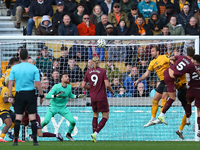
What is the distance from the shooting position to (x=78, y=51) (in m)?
12.4

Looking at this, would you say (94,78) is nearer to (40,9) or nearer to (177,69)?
(177,69)

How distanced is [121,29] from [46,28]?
2.72 meters

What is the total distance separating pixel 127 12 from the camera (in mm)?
15891

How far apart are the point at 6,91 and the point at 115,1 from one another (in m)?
7.58

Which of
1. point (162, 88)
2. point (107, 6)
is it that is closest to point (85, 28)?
point (107, 6)

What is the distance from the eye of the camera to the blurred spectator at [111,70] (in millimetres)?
12344

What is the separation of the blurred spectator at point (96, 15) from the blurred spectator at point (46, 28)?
5.29ft

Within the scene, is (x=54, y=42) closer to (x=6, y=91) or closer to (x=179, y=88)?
(x=6, y=91)

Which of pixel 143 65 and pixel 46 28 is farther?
pixel 46 28

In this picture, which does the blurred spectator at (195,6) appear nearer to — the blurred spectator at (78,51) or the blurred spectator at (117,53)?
the blurred spectator at (117,53)

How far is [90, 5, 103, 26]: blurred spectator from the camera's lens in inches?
589

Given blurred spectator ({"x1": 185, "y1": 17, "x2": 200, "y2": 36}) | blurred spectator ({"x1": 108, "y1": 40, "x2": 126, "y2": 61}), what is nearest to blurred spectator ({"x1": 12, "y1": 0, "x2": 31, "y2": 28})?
blurred spectator ({"x1": 108, "y1": 40, "x2": 126, "y2": 61})

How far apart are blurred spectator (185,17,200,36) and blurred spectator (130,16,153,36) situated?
1.40 m

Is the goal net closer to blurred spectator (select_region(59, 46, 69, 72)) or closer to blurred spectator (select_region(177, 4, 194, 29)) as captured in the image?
blurred spectator (select_region(59, 46, 69, 72))
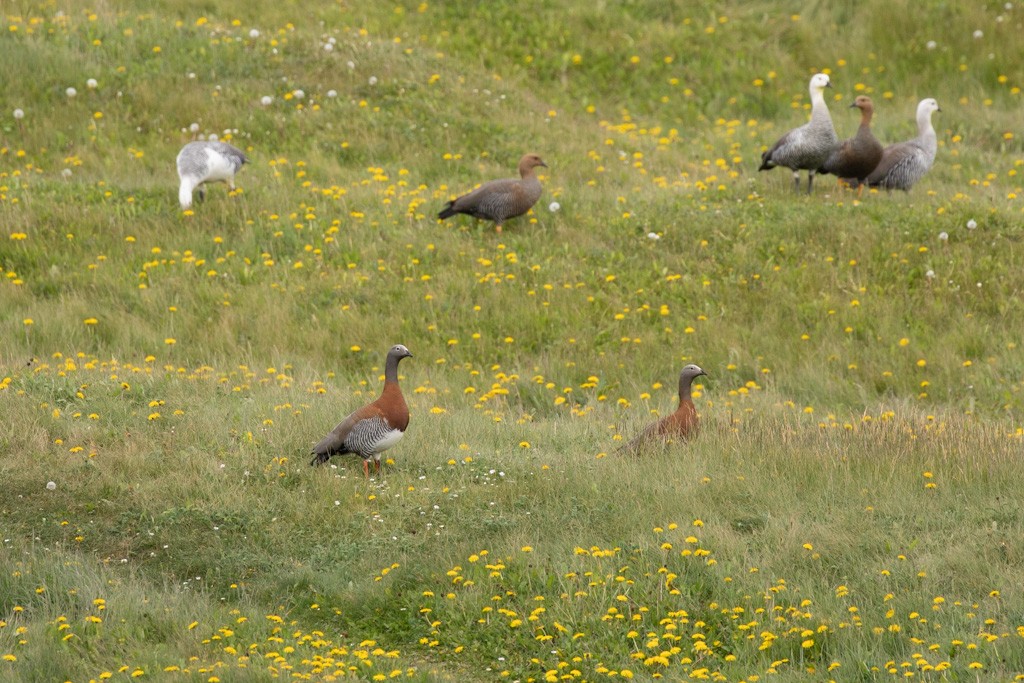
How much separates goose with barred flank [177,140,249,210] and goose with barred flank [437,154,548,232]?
8.96 feet

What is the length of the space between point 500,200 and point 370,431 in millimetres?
6475

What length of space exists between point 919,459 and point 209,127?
486 inches

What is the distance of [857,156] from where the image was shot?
16.4 m

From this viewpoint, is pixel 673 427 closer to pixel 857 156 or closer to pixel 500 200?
pixel 500 200

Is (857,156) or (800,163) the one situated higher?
(857,156)

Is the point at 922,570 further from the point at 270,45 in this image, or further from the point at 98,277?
the point at 270,45

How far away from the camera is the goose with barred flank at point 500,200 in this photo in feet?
51.5

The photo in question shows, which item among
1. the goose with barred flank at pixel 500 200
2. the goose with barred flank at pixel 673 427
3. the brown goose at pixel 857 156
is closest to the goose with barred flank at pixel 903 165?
the brown goose at pixel 857 156

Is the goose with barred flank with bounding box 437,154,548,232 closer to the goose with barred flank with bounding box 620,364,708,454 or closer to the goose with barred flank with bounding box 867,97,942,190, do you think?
the goose with barred flank with bounding box 867,97,942,190

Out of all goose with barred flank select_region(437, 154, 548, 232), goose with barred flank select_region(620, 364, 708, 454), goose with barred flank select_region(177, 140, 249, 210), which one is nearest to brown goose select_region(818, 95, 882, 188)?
goose with barred flank select_region(437, 154, 548, 232)

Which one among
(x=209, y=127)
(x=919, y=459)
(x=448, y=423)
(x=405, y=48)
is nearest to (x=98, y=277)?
(x=209, y=127)

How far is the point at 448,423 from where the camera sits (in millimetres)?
11141

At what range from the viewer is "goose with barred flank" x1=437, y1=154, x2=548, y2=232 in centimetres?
1569

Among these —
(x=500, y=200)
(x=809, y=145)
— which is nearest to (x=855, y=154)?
(x=809, y=145)
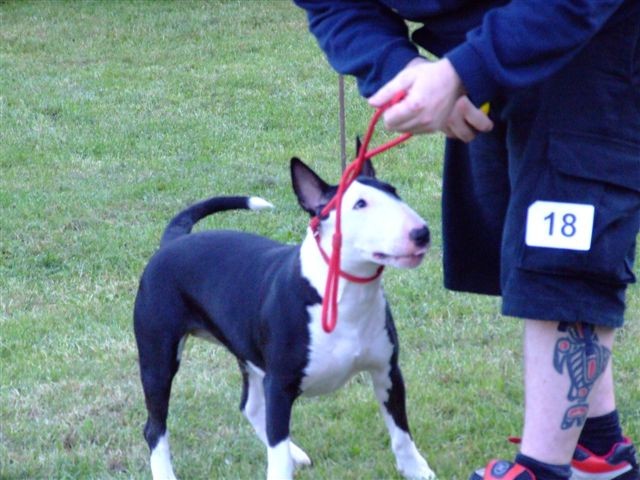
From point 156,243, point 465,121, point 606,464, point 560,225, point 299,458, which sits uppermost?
point 465,121

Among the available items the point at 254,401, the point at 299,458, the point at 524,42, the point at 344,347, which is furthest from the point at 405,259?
the point at 254,401

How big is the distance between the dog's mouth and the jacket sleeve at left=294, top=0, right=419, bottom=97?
430 millimetres

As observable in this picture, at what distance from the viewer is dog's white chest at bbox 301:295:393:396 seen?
3.46 metres

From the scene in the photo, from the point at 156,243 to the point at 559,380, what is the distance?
166 inches

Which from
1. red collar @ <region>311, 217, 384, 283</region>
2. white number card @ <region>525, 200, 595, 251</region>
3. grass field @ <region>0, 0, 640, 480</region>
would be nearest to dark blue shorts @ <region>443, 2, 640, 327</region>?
white number card @ <region>525, 200, 595, 251</region>

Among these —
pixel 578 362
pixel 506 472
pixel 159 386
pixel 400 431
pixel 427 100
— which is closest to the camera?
pixel 427 100

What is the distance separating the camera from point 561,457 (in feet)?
9.99

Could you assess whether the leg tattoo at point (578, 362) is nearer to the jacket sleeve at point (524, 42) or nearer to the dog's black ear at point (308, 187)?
the jacket sleeve at point (524, 42)

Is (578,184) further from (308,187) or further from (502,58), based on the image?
(308,187)

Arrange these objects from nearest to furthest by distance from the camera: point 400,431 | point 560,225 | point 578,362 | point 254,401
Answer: point 560,225
point 578,362
point 400,431
point 254,401

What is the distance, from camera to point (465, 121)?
9.09ft

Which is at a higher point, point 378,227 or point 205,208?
point 378,227

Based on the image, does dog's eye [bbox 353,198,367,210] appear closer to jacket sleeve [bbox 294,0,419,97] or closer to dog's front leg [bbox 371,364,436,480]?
jacket sleeve [bbox 294,0,419,97]

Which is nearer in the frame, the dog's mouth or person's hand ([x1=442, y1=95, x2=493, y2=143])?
person's hand ([x1=442, y1=95, x2=493, y2=143])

---+---

#### EXERCISE BRIEF
Pull out every line of the material above that contains the word "millimetres", copying each one in full.

#### THE SOLUTION
What is the distance from the eye of the camera to the blurred spectator at [111,70] (in millimetres)?
What is the length of the space between point 500,200 and point 370,431 in millimetres?
How far is the point at 448,423 from where the camera sits (in millimetres)?
430 millimetres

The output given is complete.